AGM batteries for caravans
AGM batteries for caravans, camper trailers, motor homes charge faster and deeper than lead acids and are more rugged mechanically and electrically. They have far less internal discharge. If initially fully charged, they retain 60% or more for over 12 months (except in very hot areas).
AGM batteries for caravans also have another, and often overlooked advantage. They withstand deeper discharges with less damage than their conventional lead acid counterparts. Their life span however is still related to the frequency and depth of discharge. Trojan says its AGM batteries typically withstand 2000 charge/discharge cycles if routinely discharged by 30% (i.e. 70% remaining) and 1000 cycles at 50%. In essence you buy usable amp hours.
As with most batteries, AGMs are damaged by excess charging. Many (such as LifeLine’s) need only 13.0 volts. Some chargers however cannot be set below 13.4 or so volts. Heat too damages batteries: conventional, AGM and gel cell alike. Small increases in temperature have a major influence on their life. The higher the battery temperature, the faster its chemical reactions. Trojan says ‘every month of operation at 35°C is equivalent in battery life to two months at 25°C’. This is true of conventional and AGM batteries alike. Because of this a starter battery is located in the coolest under bonnet space. Any added under-bonnet battery is thus likely to run hotter. If possible avoid locating an AGM battery in a hot place. If external, shield it from direct sun.
At typical 12 volt AGM battery weighs about 3 kg per 10 amp hours. This is about 10%-20% more than conventional lead acid batteries. They are also 10%-20% larger, but offset by readily reaching 100% charge, and being able to be discharged more deeply.
An AGM battery has a shorter life-span than of top quality, properly charged (and discharged) deep-cycle lead acid batteries. But few of the latter batteries are ever used that way. In practice, AGM batteries for caravans mostly last longer. AGM batteries however cost up to twice that of conventional deep-cycle batteries.
AGM batteries for caravans, camper trailers and motor home etc charge from a lower voltage. This initially limited their ability to be charged in parallel with conventional batteries. Battery makers advised against it. So did early editions of my books and articles. This has long since been overcome via a voltage sensing relay. This delays connecting the AGM battery for charging until the starter battery is at a workable state of charge.This is typically within two-three minutes of engine starting.
It’s best to avoid paralleling AGM with lead acid deep cycle batteries. Doing so results in one battery or the other not working as well as it otherwise could.
How AGM batteries work
AGM batteries have their electrolyte (water/acid mix) held within a glass fibre matrix. Whilst charging, oxygen is produced on the positive plate. That, aided by pressure formed within the airtight cells, recombines with hydrogen from the negative plate, forming water (otherwise lost via gassing). This recombining enables the batteries to continue to be charged at a high rate without water loss.

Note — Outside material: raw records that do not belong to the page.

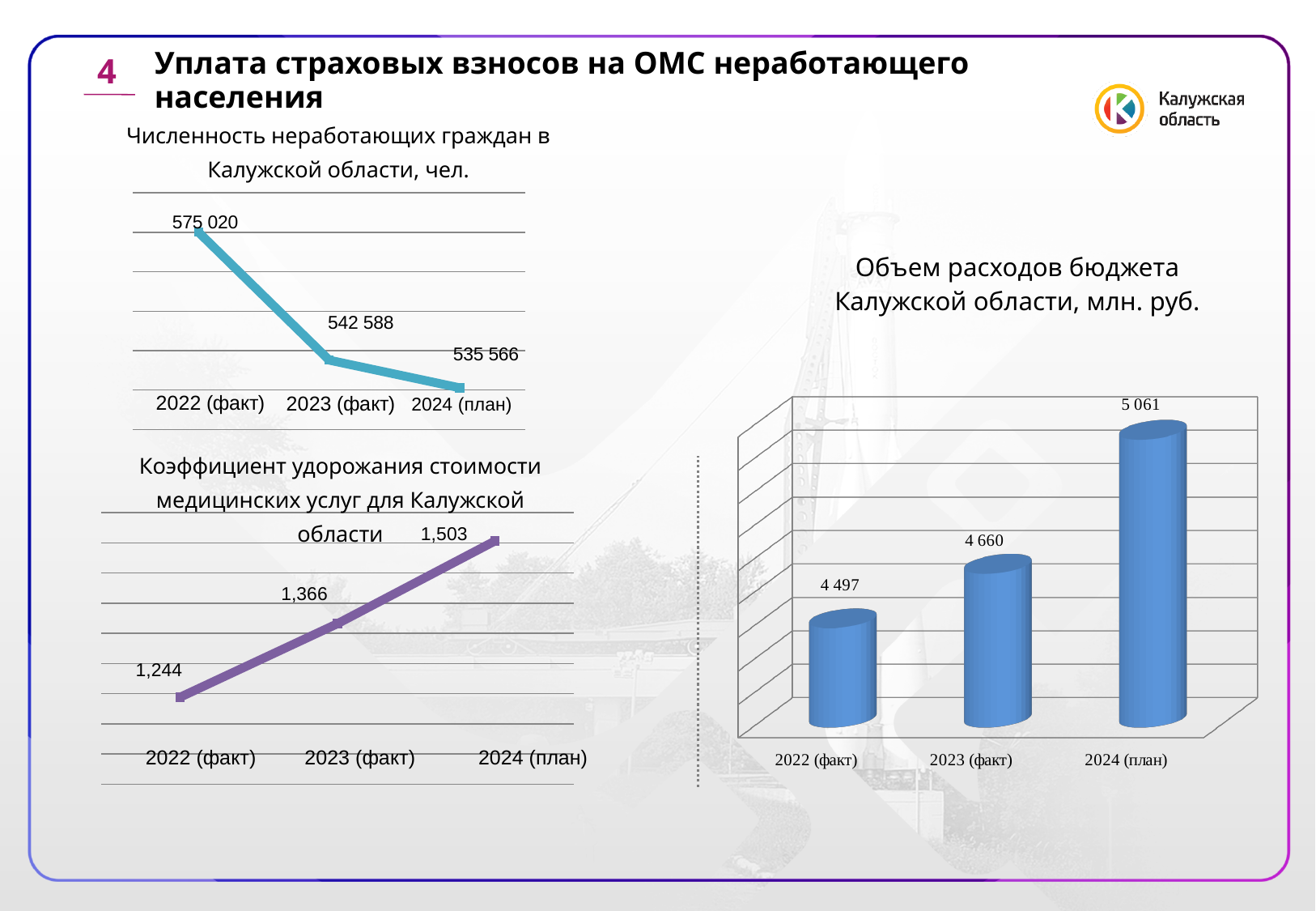
In the chart 'Коэффициент удорожания стоимости медицинских услуг для Калужской области', what is the value for 2023 (факт)? 1,366 In the chart 'Численность неработающих граждан в Калужской области, чел.', which year has the lowest value? 2024 (план) In the chart 'Объем расходов бюджета Калужской области, млн. руб.', what is the value for 2024 (план)? 5 061 In the chart 'Численность неработающих граждан в Калужской области, чел.', what is the value for 2022 (факт)? 575 020 In the chart 'Коэффициент удорожания стоимости медицинских услуг для Калужской области', which year has the highest value? 2024 (план) What kind of chart is 'Объем расходов бюджета Калужской области, млн. руб.'? bar chart In the chart 'Объем расходов бюджета Калужской области, млн. руб.', which is larger: 2022 (факт) or 2023 (факт)? 2023 (факт) In the chart 'Коэффициент удорожания стоимости медицинских услуг для Калужской области', do the values rise or fall from 2022 to 2024? rise How many data points are plotted in the chart 'Объем расходов бюджета Калужской области, млн. руб.'? 3 In the chart 'Численность неработающих граждан в Калужской области, чел.', what is the difference between the 2022 (факт) and 2023 (факт) values? 32 432 In the chart 'Объем расходов бюджета Калужской области, млн. руб.', what is the difference between the 2024 (план) and 2022 (факт) values? 564 In the chart 'Численность неработающих граждан в Калужской области, чел.', do the values rise or fall from 2022 to 2024? fall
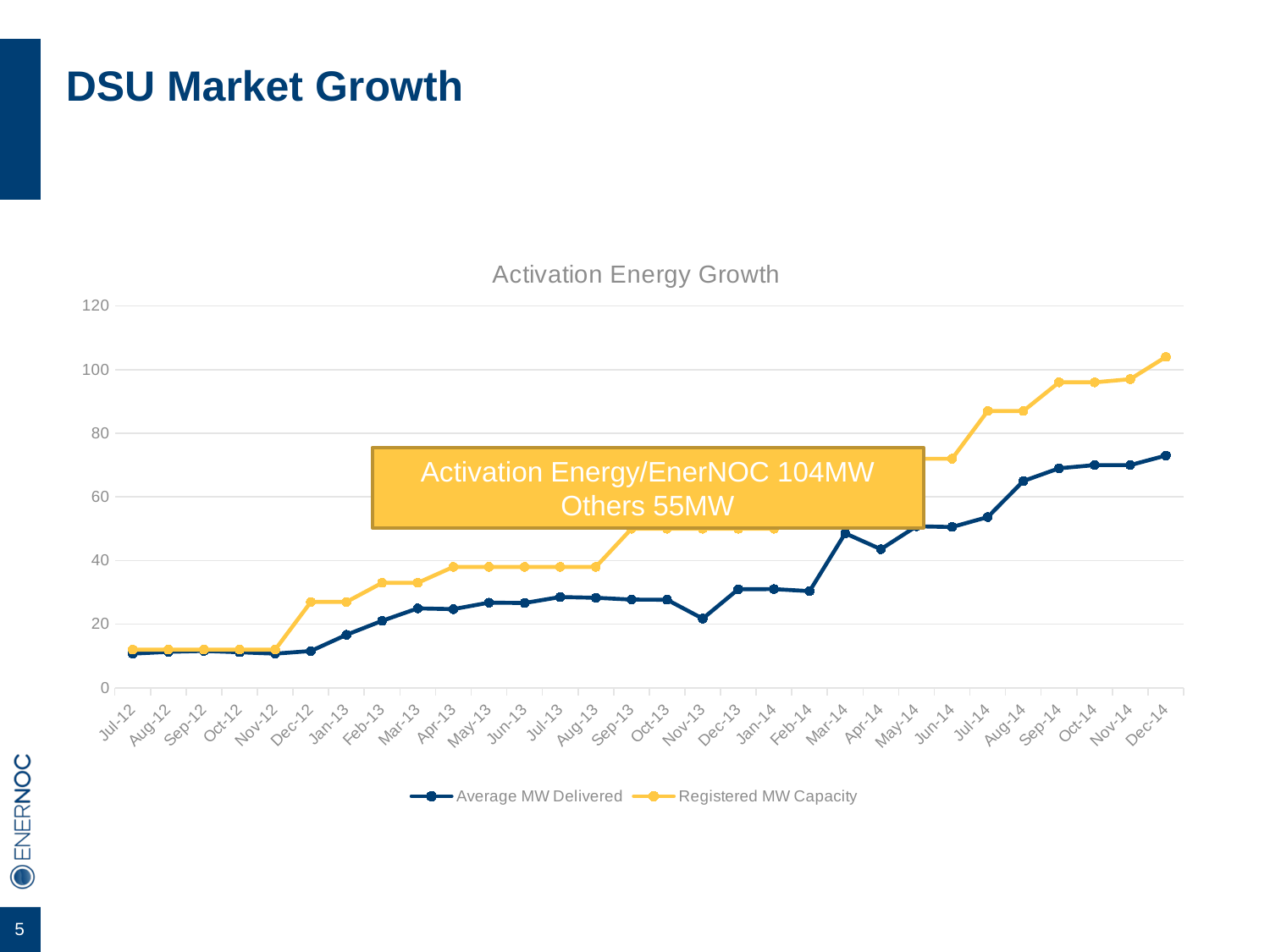
Is the value for Registered MW Capacity in Dec-14 greater or less than 100? greater In Dec-14, which series has the larger value, Average MW Delivered or Registered MW Capacity? Registered MW Capacity What type of chart is shown on the slide? Line chart Which series is drawn in yellow? Registered MW Capacity Is the value for Registered MW Capacity in Jul-14 greater or less than 80? greater Is the value for Average MW Delivered in Nov-13 greater or less than 40? less What is the title of the chart? Activation Energy Growth Do the values for Registered MW Capacity generally rise or fall from Jul-12 to Dec-14? Rise How many months are plotted along the x axis? 30 How many series does the chart's legend list? 2 In which month does Registered MW Capacity reach its highest value? Dec-14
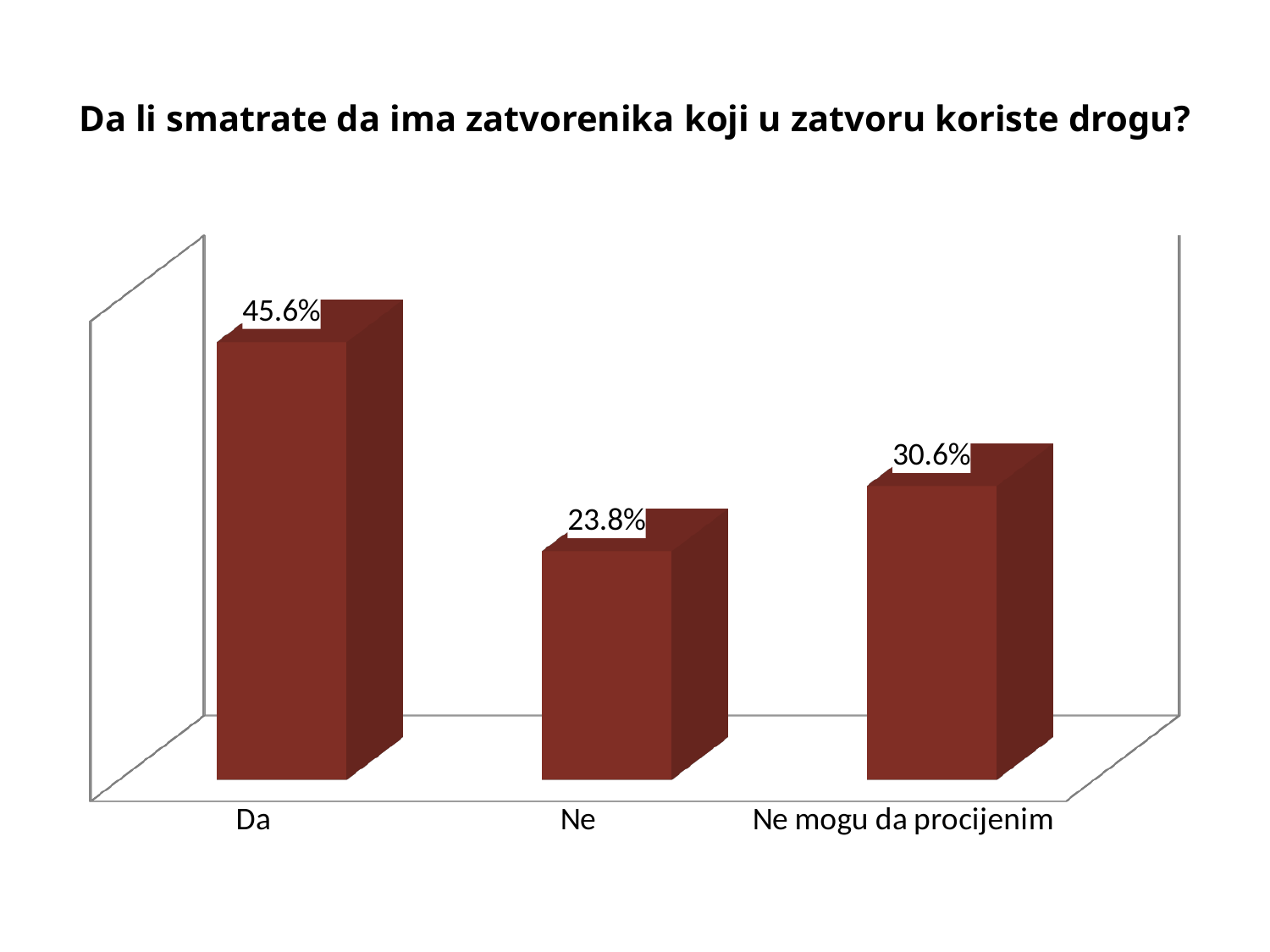
Which category has the lowest value? Ne What is the difference between the values for "Ne mogu da procijenim" and "Ne"? 6.8% What is the difference between the values for "Da" and "Ne"? 21.8% Which is larger, the value for "Ne" or the value for "Ne mogu da procijenim"? Ne mogu da procijenim What is the value for "Ne mogu da procijenim"? 30.6% What colour are the bars in the chart? Dark red What kind of chart is shown on the slide? Bar chart Which category has the highest value? Da What is the title of the chart? Da li smatrate da ima zatvorenika koji u zatvoru koriste drogu? How many categories are shown in the chart? 3 What is the value for "Da"? 45.6% What is the value for "Ne"? 23.8%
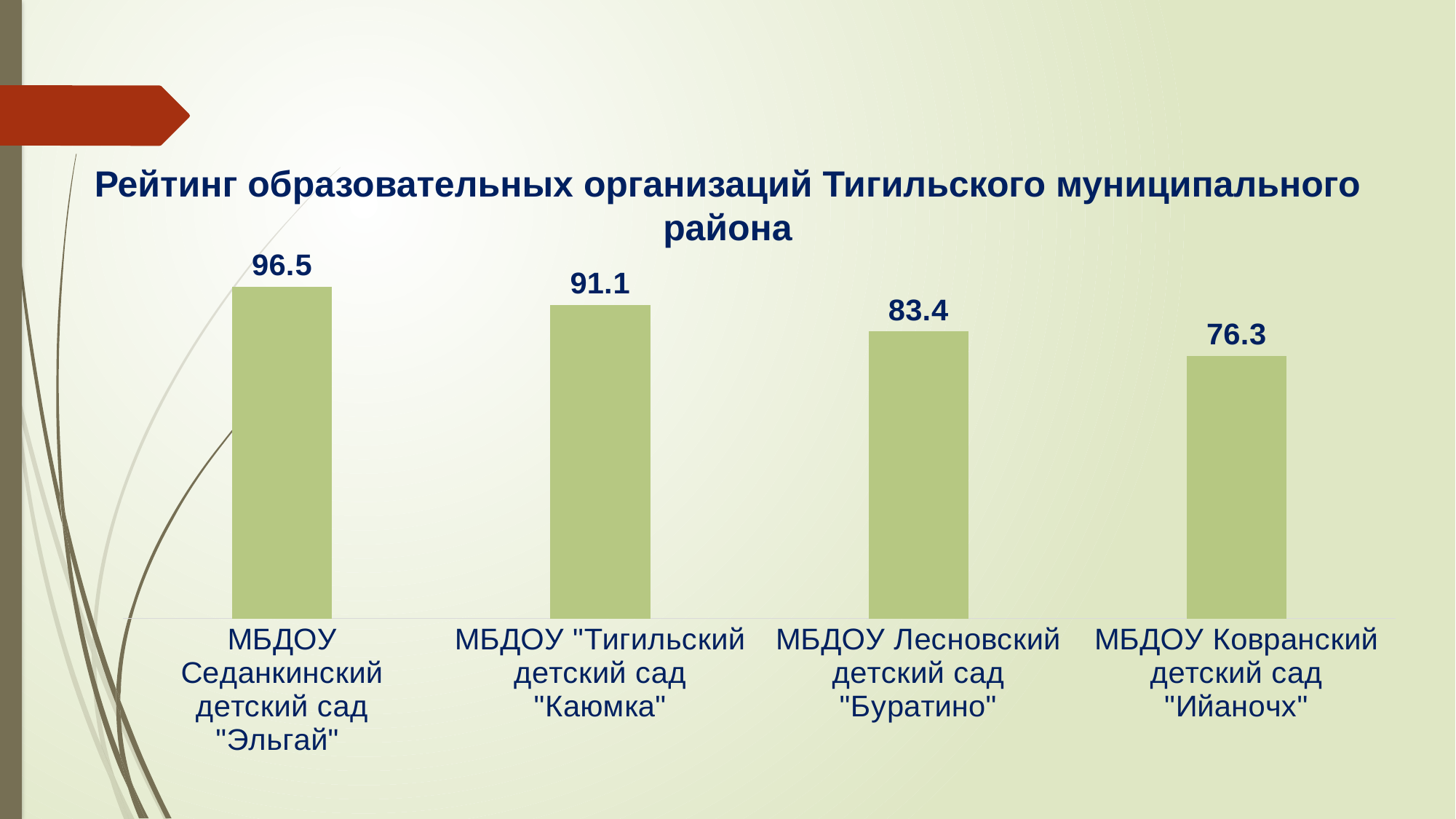
What is the value for МБДОУ Ковранский детский сад "Ийаночх"? 76.3 Which has a larger value, "Каюмка" or "Буратино"? "Каюмка" What is the difference between the values for "Эльгай" and "Ийаночх"? 20.2 Do the values rise or fall from left to right across the chart? Fall What kind of chart is shown on the slide? Bar chart What is the value for МБДОУ "Тигильский детский сад "Каюмка"? 91.1 Which organisation has the highest value? МБДОУ Седанкинский детский сад "Эльгай" What is the difference between the values for "Каюмка" and "Буратино"? 7.7 Which organisation has the lowest value? МБДОУ Ковранский детский сад "Ийаночх" What is the value for МБДОУ Седанкинский детский сад "Эльгай"? 96.5 What is the value for МБДОУ Лесновский детский сад "Буратино"? 83.4 How many organisations are shown in the chart? 4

AGM batteries charge deeply and speedily from most pre-2010-2012 vehicle charging systems. Most later vehicle however are fitted with alternators that may be limited to as low as 12.7 volts. These require an adequately-rated dc-dc alternator charger.
AGM battery location
AGM (and gel cell) batteries may be orientated anyway except upside down. They must be in a well-ventilated compartment. Whilst they are normally sealed, pressure release valves open if internal pressure becomes dangerously high. (Early industry advice – that AGM batteries do not need ventilation – has long since been withdrawn. All manufacturers now insist that adequate ventilation is vital.)